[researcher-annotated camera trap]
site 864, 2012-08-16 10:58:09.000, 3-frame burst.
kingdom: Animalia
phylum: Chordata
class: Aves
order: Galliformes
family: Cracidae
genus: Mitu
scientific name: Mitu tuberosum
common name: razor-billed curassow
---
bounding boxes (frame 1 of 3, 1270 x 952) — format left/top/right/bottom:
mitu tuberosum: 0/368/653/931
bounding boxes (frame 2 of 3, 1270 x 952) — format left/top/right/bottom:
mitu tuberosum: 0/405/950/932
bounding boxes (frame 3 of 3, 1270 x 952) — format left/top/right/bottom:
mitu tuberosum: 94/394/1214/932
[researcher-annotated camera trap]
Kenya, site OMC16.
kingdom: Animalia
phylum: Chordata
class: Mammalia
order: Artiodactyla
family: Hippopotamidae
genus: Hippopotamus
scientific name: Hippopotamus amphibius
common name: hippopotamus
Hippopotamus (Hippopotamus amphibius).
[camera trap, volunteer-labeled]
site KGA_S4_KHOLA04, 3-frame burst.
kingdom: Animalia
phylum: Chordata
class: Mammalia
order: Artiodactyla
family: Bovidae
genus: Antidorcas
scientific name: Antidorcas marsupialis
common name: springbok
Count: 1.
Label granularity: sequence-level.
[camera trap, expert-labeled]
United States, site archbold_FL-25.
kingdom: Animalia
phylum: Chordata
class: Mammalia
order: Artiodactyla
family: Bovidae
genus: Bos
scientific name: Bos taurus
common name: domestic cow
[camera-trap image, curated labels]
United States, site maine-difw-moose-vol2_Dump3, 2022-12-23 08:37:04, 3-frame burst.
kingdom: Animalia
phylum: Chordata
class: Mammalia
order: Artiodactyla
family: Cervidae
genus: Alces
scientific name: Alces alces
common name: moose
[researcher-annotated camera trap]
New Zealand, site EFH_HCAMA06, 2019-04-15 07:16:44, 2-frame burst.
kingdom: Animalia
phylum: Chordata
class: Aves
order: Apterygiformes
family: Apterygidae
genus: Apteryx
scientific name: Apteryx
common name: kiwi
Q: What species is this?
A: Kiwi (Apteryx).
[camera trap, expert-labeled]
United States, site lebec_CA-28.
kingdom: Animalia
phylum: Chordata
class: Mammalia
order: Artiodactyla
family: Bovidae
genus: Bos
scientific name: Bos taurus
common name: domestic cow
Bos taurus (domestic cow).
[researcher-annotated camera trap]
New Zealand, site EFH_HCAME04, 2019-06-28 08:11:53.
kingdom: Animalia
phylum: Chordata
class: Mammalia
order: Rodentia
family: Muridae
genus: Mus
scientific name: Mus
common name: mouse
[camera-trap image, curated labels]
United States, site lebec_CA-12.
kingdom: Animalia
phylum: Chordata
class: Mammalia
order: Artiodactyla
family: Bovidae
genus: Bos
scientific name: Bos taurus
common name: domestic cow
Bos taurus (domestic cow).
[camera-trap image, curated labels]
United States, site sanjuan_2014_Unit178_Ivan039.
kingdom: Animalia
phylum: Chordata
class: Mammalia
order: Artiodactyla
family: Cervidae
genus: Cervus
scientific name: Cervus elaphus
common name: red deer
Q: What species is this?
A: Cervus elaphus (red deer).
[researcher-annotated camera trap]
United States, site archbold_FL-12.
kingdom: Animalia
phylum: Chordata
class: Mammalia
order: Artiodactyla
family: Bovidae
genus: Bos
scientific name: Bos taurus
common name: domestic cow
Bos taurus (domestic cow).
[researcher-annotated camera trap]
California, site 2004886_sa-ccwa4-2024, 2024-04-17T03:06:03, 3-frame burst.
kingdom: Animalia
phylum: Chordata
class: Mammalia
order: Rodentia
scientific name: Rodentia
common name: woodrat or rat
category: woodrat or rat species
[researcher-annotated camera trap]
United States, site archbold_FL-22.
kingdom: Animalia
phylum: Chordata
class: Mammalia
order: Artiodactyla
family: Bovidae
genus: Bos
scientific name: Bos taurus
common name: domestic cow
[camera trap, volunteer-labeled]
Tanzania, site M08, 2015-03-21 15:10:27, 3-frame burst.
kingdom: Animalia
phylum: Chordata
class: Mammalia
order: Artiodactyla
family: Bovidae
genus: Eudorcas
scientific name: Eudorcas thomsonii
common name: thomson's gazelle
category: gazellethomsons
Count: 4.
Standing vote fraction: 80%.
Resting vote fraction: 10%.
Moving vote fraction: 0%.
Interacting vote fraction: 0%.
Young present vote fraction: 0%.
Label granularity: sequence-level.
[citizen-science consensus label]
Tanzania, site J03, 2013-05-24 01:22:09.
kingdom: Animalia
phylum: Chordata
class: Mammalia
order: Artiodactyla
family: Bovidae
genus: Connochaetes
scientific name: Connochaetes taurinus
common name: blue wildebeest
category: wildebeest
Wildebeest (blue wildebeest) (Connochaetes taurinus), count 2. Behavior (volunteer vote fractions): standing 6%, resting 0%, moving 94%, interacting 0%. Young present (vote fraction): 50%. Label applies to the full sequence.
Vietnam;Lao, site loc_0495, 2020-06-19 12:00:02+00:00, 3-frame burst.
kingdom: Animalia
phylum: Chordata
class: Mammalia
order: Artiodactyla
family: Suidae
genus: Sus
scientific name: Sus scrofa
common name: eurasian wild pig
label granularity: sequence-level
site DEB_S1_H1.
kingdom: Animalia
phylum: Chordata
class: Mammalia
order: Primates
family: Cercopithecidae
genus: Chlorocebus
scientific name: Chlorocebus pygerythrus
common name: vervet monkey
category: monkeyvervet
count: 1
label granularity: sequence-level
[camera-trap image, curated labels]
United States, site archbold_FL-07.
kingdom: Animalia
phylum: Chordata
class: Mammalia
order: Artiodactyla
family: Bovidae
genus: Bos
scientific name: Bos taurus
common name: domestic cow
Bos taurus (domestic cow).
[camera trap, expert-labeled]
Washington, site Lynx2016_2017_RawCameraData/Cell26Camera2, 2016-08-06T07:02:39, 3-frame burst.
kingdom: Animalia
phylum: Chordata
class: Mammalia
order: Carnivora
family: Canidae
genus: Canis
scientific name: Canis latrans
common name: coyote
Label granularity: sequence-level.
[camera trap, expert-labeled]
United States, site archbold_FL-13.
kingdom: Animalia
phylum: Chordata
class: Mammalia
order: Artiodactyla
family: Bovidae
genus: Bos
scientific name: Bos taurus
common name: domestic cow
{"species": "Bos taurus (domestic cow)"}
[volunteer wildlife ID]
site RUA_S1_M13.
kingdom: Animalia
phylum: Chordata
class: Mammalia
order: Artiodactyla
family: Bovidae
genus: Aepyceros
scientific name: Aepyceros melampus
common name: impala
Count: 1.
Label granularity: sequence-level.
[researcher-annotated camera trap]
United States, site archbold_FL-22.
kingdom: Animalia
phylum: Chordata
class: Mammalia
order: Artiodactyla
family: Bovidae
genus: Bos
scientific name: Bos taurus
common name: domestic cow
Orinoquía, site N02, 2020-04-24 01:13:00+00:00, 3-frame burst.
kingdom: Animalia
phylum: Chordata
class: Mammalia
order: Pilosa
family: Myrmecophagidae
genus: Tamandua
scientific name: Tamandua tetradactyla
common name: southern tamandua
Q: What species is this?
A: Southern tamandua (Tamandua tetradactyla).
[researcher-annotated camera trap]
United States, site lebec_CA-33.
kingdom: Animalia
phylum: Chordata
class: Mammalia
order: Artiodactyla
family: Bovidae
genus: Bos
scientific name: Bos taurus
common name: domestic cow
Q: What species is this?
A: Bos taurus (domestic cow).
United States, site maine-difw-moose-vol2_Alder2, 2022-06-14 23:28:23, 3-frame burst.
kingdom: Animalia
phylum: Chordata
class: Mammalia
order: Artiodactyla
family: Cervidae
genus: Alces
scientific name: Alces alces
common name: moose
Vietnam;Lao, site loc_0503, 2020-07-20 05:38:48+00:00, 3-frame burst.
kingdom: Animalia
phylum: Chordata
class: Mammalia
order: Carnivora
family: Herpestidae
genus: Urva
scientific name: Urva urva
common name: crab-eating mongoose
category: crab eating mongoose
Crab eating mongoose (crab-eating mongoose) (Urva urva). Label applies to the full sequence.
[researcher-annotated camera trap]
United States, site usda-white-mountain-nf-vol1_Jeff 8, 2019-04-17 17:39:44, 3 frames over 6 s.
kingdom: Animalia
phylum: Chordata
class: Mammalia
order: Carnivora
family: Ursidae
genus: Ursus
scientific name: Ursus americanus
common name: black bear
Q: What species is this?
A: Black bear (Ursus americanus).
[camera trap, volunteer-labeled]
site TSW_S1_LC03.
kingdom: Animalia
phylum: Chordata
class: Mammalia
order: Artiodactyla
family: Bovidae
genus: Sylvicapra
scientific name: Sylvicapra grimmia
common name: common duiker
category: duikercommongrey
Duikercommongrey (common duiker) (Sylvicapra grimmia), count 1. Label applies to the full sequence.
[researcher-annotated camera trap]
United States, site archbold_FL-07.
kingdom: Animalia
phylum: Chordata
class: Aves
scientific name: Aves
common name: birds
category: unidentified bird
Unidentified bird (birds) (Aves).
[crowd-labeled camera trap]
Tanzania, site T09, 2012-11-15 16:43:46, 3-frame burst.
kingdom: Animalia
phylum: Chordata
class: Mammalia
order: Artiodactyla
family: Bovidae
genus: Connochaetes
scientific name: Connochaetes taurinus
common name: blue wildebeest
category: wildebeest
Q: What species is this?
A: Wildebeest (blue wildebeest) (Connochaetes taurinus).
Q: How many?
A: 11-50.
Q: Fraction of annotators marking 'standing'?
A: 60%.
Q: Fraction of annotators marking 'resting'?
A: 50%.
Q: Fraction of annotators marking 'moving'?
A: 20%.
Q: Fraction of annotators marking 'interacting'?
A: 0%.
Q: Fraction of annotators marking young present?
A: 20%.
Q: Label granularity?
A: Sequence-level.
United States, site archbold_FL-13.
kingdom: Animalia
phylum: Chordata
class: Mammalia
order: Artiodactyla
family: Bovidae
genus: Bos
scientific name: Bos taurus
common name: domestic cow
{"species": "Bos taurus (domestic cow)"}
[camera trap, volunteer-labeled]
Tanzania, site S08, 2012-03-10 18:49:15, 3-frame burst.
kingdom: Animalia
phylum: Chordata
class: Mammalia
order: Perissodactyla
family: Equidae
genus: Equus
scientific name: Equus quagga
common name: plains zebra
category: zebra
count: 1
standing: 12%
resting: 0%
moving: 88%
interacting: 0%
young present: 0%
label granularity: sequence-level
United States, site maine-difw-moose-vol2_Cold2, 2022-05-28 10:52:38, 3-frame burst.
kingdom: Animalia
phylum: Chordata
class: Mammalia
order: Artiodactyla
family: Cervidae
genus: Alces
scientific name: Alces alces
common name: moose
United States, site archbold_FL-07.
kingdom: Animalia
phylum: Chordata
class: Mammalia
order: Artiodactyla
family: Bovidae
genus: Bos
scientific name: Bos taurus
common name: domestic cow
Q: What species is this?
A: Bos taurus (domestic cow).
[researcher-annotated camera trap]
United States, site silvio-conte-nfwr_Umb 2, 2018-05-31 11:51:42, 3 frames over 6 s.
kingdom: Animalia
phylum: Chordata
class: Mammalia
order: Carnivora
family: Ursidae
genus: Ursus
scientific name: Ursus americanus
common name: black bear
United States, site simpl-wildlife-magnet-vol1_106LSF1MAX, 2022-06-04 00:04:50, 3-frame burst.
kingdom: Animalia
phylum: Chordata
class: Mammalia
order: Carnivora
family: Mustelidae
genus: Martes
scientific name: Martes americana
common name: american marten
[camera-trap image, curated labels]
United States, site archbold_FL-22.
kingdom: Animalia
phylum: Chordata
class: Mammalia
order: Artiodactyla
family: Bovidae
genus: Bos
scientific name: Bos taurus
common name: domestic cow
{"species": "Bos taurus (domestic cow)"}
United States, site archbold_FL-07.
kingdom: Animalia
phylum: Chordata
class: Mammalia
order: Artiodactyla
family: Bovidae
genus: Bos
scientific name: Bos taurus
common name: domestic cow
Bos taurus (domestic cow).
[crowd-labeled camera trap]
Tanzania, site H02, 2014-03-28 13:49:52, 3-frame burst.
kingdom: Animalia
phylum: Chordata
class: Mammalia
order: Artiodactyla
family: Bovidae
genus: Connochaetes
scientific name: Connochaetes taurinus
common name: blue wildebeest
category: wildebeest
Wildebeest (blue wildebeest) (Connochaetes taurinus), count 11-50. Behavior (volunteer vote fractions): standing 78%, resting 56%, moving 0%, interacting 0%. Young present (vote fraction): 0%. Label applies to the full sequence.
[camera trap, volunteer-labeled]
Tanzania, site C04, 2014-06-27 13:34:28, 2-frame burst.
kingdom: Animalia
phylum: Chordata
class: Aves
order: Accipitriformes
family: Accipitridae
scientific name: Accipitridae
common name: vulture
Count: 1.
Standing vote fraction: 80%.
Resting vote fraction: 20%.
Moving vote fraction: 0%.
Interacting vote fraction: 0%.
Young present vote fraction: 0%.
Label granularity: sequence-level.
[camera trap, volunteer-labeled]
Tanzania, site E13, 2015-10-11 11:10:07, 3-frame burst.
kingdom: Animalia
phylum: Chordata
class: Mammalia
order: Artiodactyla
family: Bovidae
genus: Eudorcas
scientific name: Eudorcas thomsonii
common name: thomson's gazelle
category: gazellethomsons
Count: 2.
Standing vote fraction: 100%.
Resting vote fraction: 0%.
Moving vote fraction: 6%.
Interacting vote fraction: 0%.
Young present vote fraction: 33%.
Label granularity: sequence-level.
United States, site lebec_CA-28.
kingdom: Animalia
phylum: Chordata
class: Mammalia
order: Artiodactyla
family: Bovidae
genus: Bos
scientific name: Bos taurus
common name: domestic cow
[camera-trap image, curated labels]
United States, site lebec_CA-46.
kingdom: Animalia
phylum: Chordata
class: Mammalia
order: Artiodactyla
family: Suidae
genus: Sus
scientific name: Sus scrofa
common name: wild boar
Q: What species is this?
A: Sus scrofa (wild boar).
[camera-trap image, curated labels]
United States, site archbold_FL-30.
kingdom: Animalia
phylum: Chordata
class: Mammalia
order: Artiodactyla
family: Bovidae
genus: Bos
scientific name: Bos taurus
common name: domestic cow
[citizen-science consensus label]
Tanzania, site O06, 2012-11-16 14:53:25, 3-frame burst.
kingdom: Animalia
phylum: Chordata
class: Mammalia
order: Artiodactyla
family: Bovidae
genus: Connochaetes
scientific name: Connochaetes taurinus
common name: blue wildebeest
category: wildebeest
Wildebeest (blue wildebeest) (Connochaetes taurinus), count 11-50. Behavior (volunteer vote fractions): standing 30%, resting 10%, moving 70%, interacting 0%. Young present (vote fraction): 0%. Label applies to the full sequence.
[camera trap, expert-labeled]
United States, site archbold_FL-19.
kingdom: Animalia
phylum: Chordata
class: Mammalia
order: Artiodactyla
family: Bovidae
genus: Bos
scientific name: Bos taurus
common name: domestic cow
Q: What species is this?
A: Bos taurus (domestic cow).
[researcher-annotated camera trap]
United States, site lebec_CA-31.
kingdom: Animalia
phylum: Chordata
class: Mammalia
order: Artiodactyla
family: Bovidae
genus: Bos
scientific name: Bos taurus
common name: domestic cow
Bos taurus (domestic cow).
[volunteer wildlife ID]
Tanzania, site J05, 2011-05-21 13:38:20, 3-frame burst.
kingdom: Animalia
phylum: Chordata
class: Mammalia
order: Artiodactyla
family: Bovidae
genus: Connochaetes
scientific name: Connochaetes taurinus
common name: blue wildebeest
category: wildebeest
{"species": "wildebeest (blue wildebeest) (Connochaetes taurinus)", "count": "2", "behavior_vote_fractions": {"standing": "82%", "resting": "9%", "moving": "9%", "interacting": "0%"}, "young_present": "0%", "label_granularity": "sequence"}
━━━━━━━━━━━━━━━━━━━━
- WHAT TO DO -
What belongs in the answer is each line of the listing that contains the word "Vietnam".

- EXERCISE RESULT -
Vietnam;Lao, site loc_0495, 2020-06-19 12:00:02+00:00, 3-frame burst.
Vietnam;Lao, site loc_0503, 2020-07-20 05:38:48+00:00, 3-frame burst.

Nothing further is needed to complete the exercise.